Other name Margarete Heymann, Margarete Heymann-Löbenstein, Margarete Heymann-Marks, Grete Marks
Born Cologne, Germany
Died London, England
Margaret Marks was born Cologne, Germany and studied as a ceramicist under Itten at the Bauhaus, going on to establish a highly successful pottery factory with her first husband, Gustav Loebenstein, in 1923, from which her progressive designs were exported to prestigious clients including Heal's and Liberty in England. After her husband's death in 1928, Marks continued running the factory until 1934, when the Nazis forced her to sell it, far below its value, to a member of the party. Marks left for Britain in 1936, helped by her connections to Ambrose Heal's export manager. Initially, she worked for Minton Pottery, among others, where she continued to produced her own radical, avant-garde designs but was unable to recapture her earlier success with a more conservative British audience. Marks continued her creative career concentrating on painting, drawing and lithography, although she remains best-known for her ceramics.

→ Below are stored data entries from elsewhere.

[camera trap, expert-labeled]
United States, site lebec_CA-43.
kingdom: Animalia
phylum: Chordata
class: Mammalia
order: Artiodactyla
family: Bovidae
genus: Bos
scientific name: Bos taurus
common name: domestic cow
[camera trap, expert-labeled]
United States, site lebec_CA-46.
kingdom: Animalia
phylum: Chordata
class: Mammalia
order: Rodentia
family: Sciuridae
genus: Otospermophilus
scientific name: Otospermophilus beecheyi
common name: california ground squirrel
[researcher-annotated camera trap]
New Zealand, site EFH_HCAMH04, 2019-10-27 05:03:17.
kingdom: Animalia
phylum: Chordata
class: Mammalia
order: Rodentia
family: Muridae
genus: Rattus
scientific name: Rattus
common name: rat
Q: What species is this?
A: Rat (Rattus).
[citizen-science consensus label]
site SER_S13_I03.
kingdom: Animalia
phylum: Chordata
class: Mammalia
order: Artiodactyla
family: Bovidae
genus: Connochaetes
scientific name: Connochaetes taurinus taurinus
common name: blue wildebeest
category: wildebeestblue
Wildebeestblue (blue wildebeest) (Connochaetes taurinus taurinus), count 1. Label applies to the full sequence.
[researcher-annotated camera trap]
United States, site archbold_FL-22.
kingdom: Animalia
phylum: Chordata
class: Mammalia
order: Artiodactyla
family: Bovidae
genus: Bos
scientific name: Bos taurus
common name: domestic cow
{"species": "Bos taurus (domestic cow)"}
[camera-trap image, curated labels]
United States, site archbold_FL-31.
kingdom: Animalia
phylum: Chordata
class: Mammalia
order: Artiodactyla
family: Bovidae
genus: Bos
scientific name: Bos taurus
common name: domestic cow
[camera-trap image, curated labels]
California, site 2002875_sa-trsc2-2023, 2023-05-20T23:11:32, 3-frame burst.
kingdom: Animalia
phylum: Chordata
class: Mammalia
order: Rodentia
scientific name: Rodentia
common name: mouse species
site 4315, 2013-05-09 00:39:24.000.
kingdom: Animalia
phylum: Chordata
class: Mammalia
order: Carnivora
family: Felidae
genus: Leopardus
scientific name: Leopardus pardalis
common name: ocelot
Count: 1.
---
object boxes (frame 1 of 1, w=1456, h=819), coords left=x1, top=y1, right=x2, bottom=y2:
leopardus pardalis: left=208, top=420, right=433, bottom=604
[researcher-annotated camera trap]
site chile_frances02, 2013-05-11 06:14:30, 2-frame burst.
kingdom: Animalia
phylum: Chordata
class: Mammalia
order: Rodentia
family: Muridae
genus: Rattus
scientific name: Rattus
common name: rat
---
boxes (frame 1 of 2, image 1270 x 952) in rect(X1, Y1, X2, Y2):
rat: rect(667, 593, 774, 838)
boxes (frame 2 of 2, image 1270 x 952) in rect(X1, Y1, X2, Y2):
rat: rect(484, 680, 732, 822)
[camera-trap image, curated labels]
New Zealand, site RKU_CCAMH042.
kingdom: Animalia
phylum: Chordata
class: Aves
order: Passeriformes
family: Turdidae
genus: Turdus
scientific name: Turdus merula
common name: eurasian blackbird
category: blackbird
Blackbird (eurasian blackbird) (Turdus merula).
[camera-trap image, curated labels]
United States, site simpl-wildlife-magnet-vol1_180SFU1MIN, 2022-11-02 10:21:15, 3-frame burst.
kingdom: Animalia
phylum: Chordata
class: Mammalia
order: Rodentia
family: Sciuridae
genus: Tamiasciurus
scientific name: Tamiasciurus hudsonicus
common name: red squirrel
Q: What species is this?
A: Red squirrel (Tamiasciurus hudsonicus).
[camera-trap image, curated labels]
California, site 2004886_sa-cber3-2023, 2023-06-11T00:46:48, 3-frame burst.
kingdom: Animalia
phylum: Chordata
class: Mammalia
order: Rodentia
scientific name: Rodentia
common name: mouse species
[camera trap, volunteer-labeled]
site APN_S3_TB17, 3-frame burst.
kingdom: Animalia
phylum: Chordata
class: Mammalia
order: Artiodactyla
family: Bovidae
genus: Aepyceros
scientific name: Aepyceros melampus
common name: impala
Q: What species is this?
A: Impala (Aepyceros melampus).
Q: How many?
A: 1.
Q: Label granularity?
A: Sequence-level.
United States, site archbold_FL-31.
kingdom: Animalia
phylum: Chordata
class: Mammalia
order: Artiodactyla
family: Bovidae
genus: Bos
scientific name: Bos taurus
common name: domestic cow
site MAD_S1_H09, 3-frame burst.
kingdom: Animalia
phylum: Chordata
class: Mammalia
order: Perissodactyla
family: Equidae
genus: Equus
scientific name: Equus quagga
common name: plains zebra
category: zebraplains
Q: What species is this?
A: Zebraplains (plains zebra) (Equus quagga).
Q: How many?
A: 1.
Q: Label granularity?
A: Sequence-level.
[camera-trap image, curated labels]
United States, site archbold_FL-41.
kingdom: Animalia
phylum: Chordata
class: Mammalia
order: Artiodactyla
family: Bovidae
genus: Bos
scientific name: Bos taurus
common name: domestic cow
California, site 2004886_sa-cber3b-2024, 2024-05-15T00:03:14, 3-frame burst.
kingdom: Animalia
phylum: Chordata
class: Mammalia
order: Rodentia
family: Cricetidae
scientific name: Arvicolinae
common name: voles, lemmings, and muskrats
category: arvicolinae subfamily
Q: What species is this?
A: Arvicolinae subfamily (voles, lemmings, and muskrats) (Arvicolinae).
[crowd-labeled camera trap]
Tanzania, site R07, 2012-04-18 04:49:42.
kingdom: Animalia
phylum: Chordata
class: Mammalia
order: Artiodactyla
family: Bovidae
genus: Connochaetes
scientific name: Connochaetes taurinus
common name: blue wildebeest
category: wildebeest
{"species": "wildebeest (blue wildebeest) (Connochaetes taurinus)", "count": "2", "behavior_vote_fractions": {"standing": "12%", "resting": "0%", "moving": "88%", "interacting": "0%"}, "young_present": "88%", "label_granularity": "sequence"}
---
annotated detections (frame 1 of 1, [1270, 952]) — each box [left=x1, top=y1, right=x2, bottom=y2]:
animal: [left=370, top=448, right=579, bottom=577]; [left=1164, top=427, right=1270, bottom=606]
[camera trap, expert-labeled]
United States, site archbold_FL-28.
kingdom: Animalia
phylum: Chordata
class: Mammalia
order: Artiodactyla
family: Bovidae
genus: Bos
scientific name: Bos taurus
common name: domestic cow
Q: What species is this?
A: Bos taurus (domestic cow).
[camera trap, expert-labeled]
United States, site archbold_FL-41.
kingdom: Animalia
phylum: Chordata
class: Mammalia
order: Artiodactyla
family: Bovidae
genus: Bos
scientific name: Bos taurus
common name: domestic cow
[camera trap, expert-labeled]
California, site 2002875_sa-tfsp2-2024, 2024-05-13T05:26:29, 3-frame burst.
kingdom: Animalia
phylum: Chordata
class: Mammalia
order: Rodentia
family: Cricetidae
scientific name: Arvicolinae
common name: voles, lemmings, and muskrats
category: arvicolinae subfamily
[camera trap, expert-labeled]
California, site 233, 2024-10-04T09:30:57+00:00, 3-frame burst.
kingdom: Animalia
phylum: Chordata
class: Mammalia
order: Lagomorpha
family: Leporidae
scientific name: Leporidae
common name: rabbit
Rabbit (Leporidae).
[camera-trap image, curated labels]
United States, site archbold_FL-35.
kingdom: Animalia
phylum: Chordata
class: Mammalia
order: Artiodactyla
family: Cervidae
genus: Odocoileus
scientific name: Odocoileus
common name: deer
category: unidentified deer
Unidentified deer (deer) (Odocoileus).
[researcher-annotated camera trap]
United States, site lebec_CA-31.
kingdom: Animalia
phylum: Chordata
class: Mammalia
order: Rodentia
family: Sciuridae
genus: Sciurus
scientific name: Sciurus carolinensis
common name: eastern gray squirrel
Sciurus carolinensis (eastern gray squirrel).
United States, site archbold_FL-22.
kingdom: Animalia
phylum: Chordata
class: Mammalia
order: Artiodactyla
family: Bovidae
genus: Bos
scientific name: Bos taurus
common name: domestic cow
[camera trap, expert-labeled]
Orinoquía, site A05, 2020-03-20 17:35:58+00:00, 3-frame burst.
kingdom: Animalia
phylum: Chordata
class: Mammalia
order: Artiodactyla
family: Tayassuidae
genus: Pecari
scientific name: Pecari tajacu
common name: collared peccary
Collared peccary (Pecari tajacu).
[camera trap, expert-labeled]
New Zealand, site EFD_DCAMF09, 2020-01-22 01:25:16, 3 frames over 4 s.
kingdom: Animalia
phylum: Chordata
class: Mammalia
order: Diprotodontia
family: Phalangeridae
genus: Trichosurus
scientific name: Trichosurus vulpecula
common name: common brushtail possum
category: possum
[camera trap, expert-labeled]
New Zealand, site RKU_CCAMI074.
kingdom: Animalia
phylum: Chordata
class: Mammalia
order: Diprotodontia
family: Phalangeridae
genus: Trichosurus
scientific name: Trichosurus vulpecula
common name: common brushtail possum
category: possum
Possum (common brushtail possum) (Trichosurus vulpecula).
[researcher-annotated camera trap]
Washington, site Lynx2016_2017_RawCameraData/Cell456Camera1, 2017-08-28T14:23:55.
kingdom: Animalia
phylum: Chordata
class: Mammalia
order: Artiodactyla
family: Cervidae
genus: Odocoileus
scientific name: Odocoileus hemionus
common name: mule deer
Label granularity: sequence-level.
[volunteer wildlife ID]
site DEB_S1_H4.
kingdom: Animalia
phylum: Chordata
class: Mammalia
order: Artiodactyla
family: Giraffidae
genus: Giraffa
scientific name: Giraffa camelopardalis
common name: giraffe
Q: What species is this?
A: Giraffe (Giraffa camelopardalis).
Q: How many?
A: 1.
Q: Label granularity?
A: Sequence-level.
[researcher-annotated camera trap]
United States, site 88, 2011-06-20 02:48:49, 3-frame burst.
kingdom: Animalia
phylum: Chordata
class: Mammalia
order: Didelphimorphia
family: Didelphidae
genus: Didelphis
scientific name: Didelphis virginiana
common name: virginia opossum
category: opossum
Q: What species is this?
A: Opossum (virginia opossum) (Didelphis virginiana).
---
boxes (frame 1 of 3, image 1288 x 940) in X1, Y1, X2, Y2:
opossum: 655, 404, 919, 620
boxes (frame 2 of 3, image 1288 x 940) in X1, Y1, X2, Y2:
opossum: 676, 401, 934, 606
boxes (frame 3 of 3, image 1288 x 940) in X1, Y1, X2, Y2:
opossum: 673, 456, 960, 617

Exhibitions of her work have been held at the Burslem School of Art (1937), solo shows at the Bloomsbury Gallery (1938), Redfern Gallery (1954), Roland, Browse & Delbanco (1956); Ben Uri (1979), and Hael Pottery (Velten, ner Berlin, 2006). A joint exhibition with Pamina Liebert-Mahrenholz was held at the Boundary Gallery, London (September 2008). Her work is held in collections in Berlin (including the Bauhaus Archiv), Brandenburg, New York, Illinois, Munich, London (British Museum, V&A, Royal Festival Hall, Ben Uri), Kendal (Abbot Hall) and Stoke (Stoke-on-Trent Museum).
Object type print
Medium lithograph on paper
Unframed 33.5 x 25 cm
Framed 48.5 x 39 cm
Signed signed, bottom right: M Marks
Acquisition gift from Harold Marks 1989
Accession number 1989-2
Display status not on display
Leff Pouishnoff (1891–1959) was a Ukranian-born pianist and composer, who immigrated to the UK, via Paris, in 1920, and made his home in England. He was especially associated with performances of the works of Chopin and Liszt. During the Second World War, he gave concerts to factory workers, miners and dockers, and made extensive tours among the forces in the Middle East. He committed suicide in 1959. Marks made several portraits of Pouishnoff in the 1930s using a variety of media and techniques including charcoal, ceramics and lithography.